Foreign Exchange Gap Strategies

Forex, or foreign exchange, trading is an extremely popular way of making money. Due to its unforeseeable nature there are a number of strategies that are widely used as a way of determining the best time to invest and therefore the best chances of making money with the system.

When using gap strategies you will come across ‘gapping up’ – when the opening level is higher than yesterday’s closing level – or ‘gapping down’ – when the opening level is lower than the previous day’s closing level. If the price is the same then there was no gap.

For example, the price will be set at a certain level at the time the market closes, and this price may either remain the same or be higher or lower by the time the market opens the next day.

Forex gap trading strategies have been used to great success for many. Though there is always risk when it comes to forex trading, knowing the gaps and knowing to use this information to your advantage really can help you to increase your profits quicker than you normally would.
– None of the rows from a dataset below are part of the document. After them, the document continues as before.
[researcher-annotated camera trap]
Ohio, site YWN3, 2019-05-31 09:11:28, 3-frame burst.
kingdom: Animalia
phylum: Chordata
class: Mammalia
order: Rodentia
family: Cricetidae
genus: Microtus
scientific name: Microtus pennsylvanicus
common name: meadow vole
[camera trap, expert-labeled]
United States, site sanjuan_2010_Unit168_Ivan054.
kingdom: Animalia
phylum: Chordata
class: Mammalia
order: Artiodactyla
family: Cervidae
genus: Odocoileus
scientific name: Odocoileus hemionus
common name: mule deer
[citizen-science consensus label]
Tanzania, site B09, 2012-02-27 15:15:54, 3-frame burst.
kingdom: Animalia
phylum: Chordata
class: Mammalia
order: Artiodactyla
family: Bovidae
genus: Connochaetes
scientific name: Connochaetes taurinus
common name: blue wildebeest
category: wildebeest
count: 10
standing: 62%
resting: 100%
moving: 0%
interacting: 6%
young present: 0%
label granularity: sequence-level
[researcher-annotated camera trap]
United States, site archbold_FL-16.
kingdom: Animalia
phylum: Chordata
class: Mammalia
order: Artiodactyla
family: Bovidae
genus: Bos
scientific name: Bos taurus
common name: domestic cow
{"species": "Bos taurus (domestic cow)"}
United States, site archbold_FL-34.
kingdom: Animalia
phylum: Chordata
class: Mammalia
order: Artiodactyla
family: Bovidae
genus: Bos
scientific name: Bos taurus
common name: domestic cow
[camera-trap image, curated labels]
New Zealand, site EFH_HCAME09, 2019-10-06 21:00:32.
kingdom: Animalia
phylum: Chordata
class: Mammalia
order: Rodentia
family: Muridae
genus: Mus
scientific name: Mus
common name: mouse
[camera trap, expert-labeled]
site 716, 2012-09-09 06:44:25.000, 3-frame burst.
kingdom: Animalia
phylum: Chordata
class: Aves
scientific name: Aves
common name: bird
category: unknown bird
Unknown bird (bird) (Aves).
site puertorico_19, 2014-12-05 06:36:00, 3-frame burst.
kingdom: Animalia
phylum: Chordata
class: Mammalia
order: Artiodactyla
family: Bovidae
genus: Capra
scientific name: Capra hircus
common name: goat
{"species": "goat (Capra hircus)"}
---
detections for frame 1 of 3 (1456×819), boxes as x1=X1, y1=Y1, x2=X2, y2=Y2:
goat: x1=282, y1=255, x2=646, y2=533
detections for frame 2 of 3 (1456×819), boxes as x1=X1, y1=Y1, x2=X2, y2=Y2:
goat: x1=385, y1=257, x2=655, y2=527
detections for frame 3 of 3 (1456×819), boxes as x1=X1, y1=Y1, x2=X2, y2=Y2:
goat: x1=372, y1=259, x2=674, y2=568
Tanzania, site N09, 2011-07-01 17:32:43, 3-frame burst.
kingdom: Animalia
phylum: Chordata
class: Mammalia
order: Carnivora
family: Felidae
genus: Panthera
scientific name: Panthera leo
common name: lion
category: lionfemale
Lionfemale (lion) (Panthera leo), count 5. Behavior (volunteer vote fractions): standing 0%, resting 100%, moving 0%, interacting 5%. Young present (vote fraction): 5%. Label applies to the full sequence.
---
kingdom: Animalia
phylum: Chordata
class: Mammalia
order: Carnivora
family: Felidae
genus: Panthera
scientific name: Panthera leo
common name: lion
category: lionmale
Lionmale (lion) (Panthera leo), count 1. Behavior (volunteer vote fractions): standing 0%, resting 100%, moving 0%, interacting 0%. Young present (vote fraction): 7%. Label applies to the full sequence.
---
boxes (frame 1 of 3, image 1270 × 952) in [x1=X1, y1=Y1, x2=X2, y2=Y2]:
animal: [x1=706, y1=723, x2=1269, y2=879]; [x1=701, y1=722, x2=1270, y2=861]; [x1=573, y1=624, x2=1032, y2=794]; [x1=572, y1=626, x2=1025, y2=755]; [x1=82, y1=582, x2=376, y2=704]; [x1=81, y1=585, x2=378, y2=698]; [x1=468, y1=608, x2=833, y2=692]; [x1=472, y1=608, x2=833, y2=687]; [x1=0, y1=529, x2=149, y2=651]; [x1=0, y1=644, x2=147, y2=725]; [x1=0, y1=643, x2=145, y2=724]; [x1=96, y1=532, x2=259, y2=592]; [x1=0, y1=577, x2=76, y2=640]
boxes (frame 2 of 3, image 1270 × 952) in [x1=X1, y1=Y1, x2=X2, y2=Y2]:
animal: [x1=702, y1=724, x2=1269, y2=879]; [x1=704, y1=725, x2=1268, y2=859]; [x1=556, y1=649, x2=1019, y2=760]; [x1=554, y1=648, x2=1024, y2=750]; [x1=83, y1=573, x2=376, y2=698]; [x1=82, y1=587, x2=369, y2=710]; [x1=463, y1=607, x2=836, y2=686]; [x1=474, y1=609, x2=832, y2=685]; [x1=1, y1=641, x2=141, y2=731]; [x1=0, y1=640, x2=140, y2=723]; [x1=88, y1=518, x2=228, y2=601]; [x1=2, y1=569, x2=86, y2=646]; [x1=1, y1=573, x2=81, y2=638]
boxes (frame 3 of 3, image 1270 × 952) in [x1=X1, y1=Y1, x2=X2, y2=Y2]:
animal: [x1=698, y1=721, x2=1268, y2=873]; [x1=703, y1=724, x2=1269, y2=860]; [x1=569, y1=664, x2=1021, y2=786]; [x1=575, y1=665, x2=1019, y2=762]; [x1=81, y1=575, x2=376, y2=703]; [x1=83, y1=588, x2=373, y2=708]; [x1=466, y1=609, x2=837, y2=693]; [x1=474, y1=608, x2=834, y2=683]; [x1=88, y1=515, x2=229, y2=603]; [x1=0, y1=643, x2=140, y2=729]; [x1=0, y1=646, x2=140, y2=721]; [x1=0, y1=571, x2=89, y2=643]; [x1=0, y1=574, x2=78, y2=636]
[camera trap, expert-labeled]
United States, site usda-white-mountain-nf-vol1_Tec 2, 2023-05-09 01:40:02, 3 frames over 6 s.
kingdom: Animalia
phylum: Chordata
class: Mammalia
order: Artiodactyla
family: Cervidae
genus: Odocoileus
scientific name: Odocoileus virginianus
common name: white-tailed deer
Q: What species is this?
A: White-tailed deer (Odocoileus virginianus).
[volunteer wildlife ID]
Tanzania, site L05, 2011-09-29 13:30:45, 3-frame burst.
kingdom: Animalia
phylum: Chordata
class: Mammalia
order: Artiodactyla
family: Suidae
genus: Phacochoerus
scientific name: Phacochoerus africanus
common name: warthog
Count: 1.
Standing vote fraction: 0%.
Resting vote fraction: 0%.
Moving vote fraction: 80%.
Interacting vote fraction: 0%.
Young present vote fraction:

Forex gap trading strategies have been used to great success for many. Though there is always risk when it comes to forex trading, knowing the gaps and knowing to use this information to your advantage really can help you to increase your profits quicker than you normally would.

When using gap strategies you will come across ‘gapping up’ – when the opening level is higher than yesterday’s closing level – or ‘gapping down’ – when the opening level is lower than the previous day’s closing level. If the price is the same then there was no gap.

Forex gap trading strategies have been used to great success for many. Though there is always risk when it comes to forex trading, knowing the gaps and knowing to use this information to your advantage really can help you to increase your profits quicker than you normally would.